> _Data entries_:
# # # # # # #
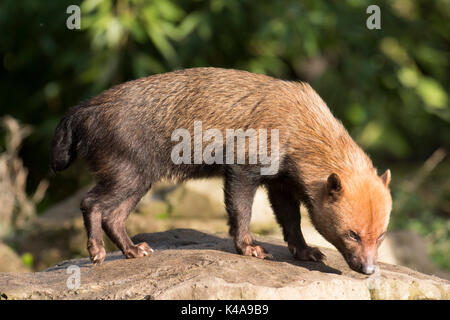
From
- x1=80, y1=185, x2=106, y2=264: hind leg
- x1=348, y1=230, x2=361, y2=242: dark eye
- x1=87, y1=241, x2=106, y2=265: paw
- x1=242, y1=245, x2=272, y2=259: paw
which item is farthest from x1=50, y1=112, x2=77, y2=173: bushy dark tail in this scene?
x1=348, y1=230, x2=361, y2=242: dark eye

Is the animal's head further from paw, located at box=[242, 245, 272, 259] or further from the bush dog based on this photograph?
paw, located at box=[242, 245, 272, 259]

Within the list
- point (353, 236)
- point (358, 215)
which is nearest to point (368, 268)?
point (353, 236)

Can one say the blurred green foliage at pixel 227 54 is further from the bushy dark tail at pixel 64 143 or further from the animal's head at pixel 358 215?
the animal's head at pixel 358 215

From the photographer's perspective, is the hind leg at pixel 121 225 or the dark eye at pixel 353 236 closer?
the dark eye at pixel 353 236

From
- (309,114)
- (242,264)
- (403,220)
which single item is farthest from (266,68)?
(242,264)

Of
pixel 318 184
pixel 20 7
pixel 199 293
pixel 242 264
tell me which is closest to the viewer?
pixel 199 293

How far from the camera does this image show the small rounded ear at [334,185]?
5.45 meters

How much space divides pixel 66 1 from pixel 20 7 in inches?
52.1

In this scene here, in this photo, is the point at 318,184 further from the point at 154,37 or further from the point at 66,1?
the point at 66,1

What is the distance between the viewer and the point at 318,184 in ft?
19.0

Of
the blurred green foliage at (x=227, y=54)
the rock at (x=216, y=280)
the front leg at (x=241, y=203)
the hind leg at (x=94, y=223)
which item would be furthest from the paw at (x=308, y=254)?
the blurred green foliage at (x=227, y=54)

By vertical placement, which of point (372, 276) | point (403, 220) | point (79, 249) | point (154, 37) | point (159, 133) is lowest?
point (403, 220)

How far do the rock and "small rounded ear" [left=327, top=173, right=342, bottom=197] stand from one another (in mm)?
675

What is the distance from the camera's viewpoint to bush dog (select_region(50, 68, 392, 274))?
587cm
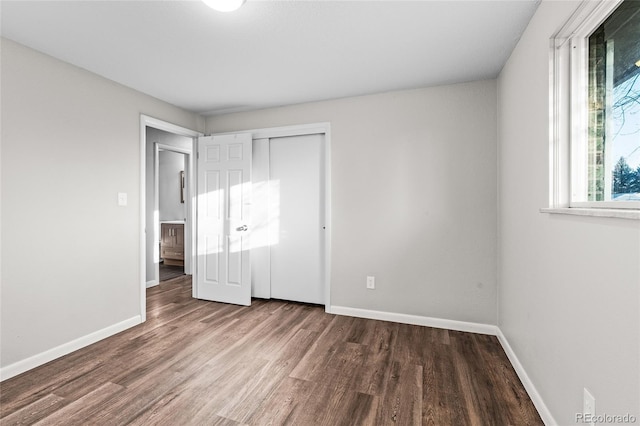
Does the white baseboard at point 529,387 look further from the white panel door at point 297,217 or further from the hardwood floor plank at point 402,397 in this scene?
the white panel door at point 297,217

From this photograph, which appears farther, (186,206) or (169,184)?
(169,184)

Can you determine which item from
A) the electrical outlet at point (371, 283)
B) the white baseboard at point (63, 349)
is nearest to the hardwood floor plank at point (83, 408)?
# # # # # # #
> _Requirement_: Convert the lines from the one containing "What is the distance from" through the end of the records into a Markdown table with the columns Row and Line, one numbered row per line. Skip blank lines and leave out the pictures.

> _Solution for this exercise_:
| Row | Line |
|---|---|
| 1 | What is the distance from the camera's viewpoint to bush dog (select_region(50, 68, 392, 274))? |
| 2 | 587cm |
| 3 | Does the white baseboard at point 529,387 look further from the white panel door at point 297,217 or further from the hardwood floor plank at point 402,397 in this scene? |
| 4 | the white panel door at point 297,217 |
| 5 | From this photograph, which appears farther, (186,206) or (169,184)? |
| 6 | (169,184) |
| 7 | Can you determine which item from |
| 8 | A) the electrical outlet at point (371, 283) |
| 9 | B) the white baseboard at point (63, 349) |
| 10 | is nearest to the hardwood floor plank at point (83, 408)? |